2. Epidemiology of Eye Disease in the Older Population


  2.1 Background

In general, when estimating the incidence and prevalence of disease or state of health in the population, epidemiologists draw on mortality data, registration data (cancer), data from surveillance and notification, utilisation data, and on results of large-scale population-based studies. Some of these approaches are relevant only to particular diseases. In the case of eye disease in the UK, there has been heavy reliance on registration and utilisation data to the detriment of more valid epidemiological approaches such as population based cross-sectional and cohort studies. Epidemiological studies also address the issues of causation, risk, and the effectiveness of preventive, screening and treatment programmes. The funding of epidemiological studies in eye research has been at a modest level compared with the experience in North America, where there has been substantial investment in pertinent approaches. Nevertheless, there have been a number of important studies in the last decade in the UK and Ireland that have provided useful data. These include The RNIB Survey (1991), the OPCS Causes of Blindness Study (1995), The Irish Glaucoma Survey (1992), The North London Eye Study (NLES) (1998), and The National Cataract Surgery Survey (2000). The sources of data utilised for this report and some of the most important study references are listed at the end of this section (2.4)
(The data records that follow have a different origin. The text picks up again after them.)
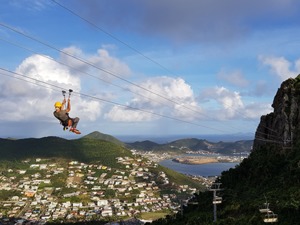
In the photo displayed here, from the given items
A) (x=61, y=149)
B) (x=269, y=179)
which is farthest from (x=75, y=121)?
(x=61, y=149)

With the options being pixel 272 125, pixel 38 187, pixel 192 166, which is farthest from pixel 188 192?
pixel 192 166

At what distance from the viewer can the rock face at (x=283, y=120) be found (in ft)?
89.4

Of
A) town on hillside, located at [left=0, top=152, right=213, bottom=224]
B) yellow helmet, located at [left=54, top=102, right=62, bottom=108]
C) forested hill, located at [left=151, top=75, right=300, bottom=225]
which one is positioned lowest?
town on hillside, located at [left=0, top=152, right=213, bottom=224]

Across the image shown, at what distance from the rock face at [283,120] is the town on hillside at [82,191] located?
37752 millimetres

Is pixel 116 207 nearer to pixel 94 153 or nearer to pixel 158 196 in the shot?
pixel 158 196

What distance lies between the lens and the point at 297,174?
2195 cm

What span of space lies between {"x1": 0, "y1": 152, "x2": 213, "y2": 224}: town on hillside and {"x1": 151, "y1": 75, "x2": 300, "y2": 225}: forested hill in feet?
122

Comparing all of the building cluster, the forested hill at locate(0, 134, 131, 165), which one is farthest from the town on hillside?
the forested hill at locate(0, 134, 131, 165)

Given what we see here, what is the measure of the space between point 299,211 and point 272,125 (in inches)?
611

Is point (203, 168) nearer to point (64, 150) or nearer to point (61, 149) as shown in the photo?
point (64, 150)

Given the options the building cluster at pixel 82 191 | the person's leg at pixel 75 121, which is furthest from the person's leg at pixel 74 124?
the building cluster at pixel 82 191

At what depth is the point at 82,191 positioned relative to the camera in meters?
84.4

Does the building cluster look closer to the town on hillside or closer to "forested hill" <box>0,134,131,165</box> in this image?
the town on hillside

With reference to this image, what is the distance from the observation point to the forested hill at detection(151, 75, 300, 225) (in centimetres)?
1884
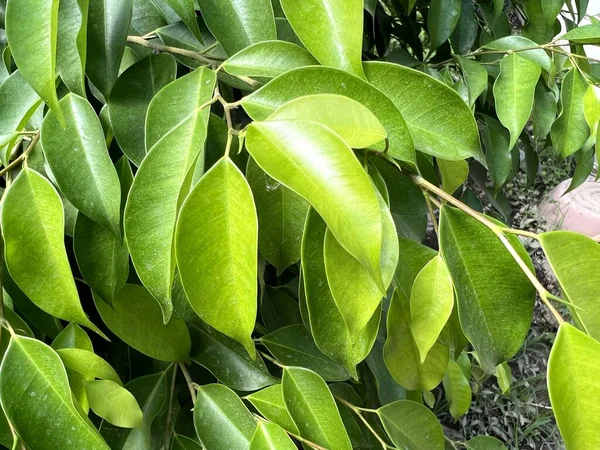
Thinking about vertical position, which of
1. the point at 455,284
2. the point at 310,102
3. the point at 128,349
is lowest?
the point at 128,349

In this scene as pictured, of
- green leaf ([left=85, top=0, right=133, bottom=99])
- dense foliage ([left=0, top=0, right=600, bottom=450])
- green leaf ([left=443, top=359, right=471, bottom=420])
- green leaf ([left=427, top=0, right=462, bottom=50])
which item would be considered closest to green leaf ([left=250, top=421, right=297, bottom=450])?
dense foliage ([left=0, top=0, right=600, bottom=450])

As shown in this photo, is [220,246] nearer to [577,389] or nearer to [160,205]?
[160,205]

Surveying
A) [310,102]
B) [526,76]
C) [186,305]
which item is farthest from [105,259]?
[526,76]

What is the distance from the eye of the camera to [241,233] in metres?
0.23

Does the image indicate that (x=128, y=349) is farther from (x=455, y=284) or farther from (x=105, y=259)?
(x=455, y=284)

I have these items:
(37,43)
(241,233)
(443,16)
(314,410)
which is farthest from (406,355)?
(443,16)

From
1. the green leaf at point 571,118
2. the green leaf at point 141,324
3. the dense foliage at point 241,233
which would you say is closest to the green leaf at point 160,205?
the dense foliage at point 241,233

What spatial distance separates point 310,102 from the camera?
229 mm

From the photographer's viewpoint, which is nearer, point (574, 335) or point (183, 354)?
point (574, 335)

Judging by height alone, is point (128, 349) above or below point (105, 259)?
below

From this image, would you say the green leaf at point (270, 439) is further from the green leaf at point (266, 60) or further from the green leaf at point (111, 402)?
the green leaf at point (266, 60)

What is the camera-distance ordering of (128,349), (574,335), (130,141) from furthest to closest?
(128,349) → (130,141) → (574,335)

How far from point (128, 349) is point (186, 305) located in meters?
0.16

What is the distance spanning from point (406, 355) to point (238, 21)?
0.24 metres
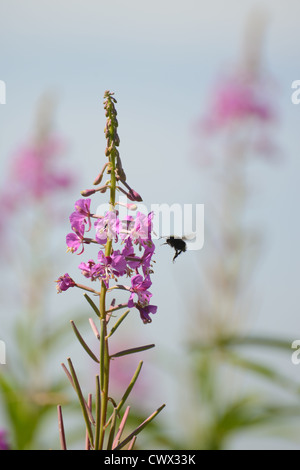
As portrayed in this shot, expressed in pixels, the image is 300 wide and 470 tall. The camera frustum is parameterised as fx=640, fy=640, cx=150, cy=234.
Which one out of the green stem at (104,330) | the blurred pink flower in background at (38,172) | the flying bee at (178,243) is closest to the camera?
the green stem at (104,330)

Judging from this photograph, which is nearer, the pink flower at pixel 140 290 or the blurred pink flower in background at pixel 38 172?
the pink flower at pixel 140 290

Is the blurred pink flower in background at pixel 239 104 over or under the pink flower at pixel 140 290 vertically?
over

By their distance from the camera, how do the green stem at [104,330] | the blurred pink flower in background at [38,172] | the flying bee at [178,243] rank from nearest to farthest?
the green stem at [104,330] < the flying bee at [178,243] < the blurred pink flower in background at [38,172]

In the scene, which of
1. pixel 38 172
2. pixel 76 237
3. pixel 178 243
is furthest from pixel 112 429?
pixel 38 172

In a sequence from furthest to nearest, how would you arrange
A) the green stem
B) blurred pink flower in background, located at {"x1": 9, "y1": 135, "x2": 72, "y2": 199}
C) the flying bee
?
blurred pink flower in background, located at {"x1": 9, "y1": 135, "x2": 72, "y2": 199} → the flying bee → the green stem

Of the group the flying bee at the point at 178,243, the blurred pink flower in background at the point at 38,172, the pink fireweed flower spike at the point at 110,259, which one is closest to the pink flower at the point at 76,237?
the pink fireweed flower spike at the point at 110,259

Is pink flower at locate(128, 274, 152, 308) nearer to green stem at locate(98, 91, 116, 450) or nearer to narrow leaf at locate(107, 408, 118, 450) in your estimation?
green stem at locate(98, 91, 116, 450)

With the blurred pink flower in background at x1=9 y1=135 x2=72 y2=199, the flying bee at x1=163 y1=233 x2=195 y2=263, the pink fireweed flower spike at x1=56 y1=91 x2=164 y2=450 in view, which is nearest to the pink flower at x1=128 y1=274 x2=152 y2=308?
the pink fireweed flower spike at x1=56 y1=91 x2=164 y2=450

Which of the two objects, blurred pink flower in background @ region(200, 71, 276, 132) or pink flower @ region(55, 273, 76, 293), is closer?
pink flower @ region(55, 273, 76, 293)

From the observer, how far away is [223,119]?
425 cm

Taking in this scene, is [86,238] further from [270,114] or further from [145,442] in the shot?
[270,114]

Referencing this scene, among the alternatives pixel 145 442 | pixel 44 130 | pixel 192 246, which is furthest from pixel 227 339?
pixel 44 130

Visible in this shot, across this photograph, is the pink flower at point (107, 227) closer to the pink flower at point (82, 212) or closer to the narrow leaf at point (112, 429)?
the pink flower at point (82, 212)
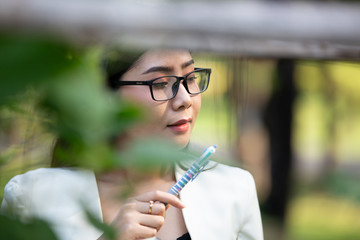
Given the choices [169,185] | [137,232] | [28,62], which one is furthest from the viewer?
[169,185]

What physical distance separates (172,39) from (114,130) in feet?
0.20

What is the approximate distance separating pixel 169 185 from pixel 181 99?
305 mm

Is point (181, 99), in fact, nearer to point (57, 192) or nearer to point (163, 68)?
point (163, 68)

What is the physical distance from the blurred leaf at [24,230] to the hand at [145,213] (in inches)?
19.4

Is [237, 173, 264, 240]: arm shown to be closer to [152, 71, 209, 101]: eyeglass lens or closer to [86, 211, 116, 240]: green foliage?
[152, 71, 209, 101]: eyeglass lens

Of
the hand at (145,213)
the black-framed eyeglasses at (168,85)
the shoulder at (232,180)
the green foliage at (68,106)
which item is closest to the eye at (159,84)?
the black-framed eyeglasses at (168,85)

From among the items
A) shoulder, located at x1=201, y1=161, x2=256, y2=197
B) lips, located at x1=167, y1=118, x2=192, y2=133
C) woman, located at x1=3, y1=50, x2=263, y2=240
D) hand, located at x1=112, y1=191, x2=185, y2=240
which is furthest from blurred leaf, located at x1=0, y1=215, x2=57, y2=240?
shoulder, located at x1=201, y1=161, x2=256, y2=197

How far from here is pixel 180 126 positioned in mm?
866

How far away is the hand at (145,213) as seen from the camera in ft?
2.42

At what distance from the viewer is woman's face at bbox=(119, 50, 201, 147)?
831 mm

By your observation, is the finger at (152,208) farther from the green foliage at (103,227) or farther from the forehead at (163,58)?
the green foliage at (103,227)

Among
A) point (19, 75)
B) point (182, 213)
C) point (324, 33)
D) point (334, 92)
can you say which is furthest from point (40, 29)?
point (334, 92)

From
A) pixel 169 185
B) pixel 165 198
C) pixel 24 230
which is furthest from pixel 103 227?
pixel 169 185

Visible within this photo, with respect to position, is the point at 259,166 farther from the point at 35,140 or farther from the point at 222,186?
the point at 35,140
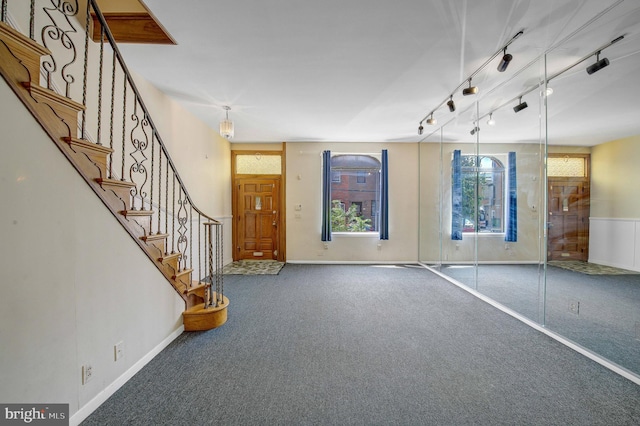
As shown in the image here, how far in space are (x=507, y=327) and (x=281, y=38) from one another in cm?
376

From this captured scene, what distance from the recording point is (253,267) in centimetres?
520

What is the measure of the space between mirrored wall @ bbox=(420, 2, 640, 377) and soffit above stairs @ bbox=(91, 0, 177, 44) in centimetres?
345

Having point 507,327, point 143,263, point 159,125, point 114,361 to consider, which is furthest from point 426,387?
point 159,125

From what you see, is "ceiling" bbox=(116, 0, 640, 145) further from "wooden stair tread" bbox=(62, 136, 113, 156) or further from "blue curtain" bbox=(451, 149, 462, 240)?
"wooden stair tread" bbox=(62, 136, 113, 156)

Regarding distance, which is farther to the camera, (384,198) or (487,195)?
(384,198)

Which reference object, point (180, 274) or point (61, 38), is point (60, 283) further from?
point (61, 38)

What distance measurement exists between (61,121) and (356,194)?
5064mm

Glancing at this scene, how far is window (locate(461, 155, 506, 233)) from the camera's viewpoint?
12.9 ft

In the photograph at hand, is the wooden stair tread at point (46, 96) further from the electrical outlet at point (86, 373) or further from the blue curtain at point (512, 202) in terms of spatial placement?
the blue curtain at point (512, 202)

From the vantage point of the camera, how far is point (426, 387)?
1.75 metres

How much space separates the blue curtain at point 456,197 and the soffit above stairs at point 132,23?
464 centimetres

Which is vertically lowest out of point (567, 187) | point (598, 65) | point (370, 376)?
point (370, 376)

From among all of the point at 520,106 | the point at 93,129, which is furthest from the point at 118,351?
the point at 520,106

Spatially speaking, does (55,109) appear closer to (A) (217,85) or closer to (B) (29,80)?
(B) (29,80)
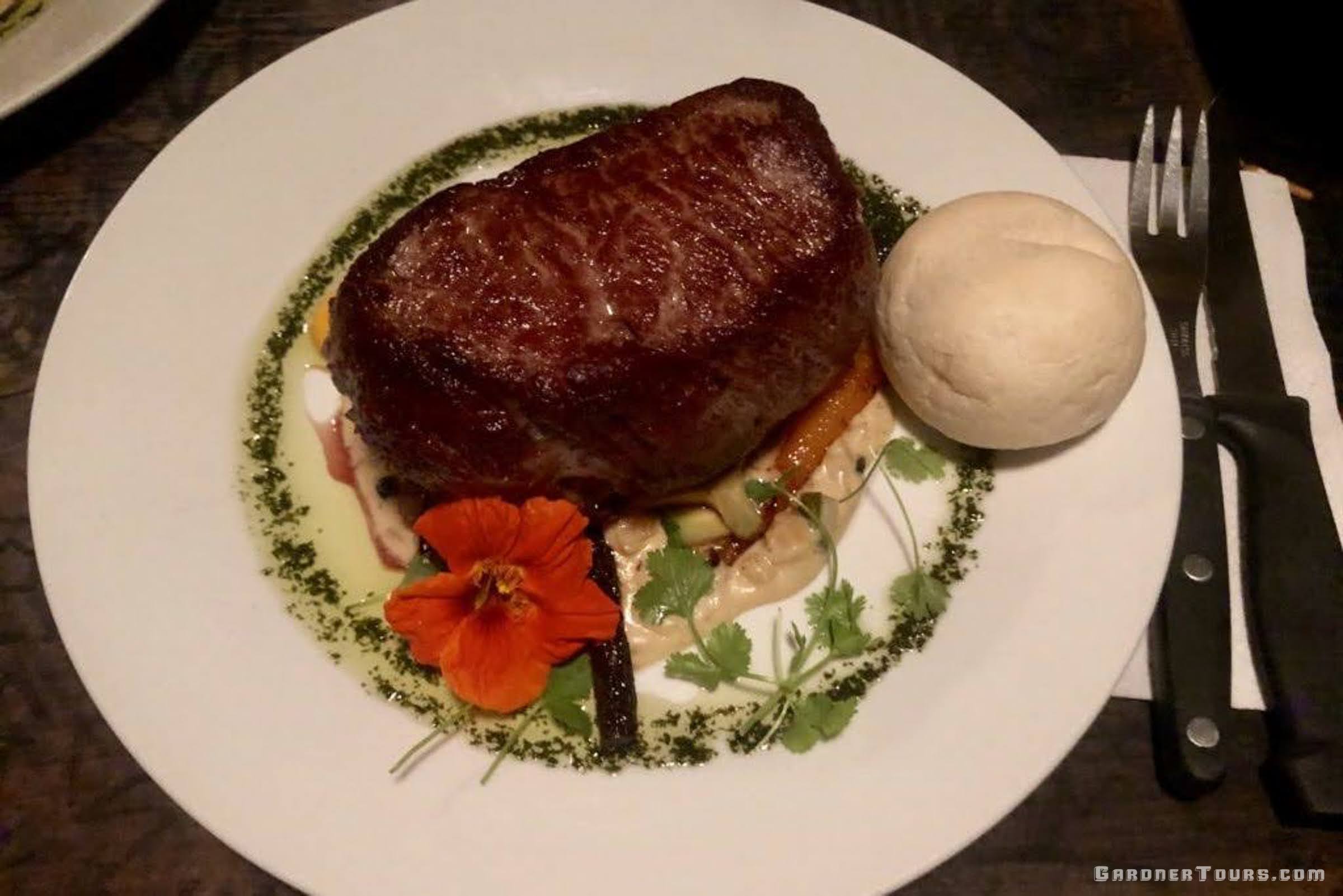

  2.1.1 Notes on Methodology

In estimating the magnitude of visual impairment and the major eye disorders in the population, we have collated the prevalence (and incidence) data specific to subgroups defined by age, sex, and (where relevant ethnic groupings), obtained from the most germane recent studies that have investigated 'unbiased' samples from defined populations. These group-specific 'rates' from samples have been applied to the corresponding strata in the older population (60 or older) of England and Wales, to compute the magnitude estimates for the whole older population and for various age groups within it. This preferred methodological approach has not been possible for some of the less frequent eye disorders for which there are no satisfactory prevalence or incidence data. In the absence of longitudinal cohort studies, most of the incidence rates used here have been derived from age-specific prevalence data according to a widely employed statistical procedure. Thus the incidence estimates are not based on direct measures and should be interpreted with due caution. For glaucoma, we have also used predictive equations based on the collective data from several cross-sectional studies in Europe, Australia, and North America. The utility of these predictive equations are addressed in reference 3 of source 2 (2.4). For cataract, some of the findings from an epidemiological model of the population dynamics of the disorder are also reported (source 2, reference 2).